**Task requirements:**
Can you turn everything from the line containing "Could you identify" down to the end of the records into a two-column CSV with the header input,expected, one row per record, putting the record's text under input and its answer under expected? Each field should be quoted, with any line breaks changed to spaces.
§
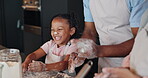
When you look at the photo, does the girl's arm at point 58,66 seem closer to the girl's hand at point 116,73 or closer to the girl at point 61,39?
the girl at point 61,39

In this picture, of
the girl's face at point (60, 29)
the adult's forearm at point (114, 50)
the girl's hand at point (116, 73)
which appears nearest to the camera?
the girl's hand at point (116, 73)

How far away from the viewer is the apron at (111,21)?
4.16 ft

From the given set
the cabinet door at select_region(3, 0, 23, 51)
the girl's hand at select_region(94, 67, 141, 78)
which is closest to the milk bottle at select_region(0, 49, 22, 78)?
the girl's hand at select_region(94, 67, 141, 78)

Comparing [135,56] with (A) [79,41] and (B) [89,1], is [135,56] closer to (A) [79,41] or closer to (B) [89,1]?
(A) [79,41]

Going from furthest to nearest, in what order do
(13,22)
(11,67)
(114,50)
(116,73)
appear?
(13,22) < (114,50) < (11,67) < (116,73)

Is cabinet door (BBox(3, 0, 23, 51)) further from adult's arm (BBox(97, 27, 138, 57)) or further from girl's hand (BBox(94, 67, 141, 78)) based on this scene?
girl's hand (BBox(94, 67, 141, 78))

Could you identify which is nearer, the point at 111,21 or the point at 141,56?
the point at 141,56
§
**Written answer:**
input,expected
"Could you identify which is nearer, the point at 111,21 or the point at 141,56?","the point at 141,56"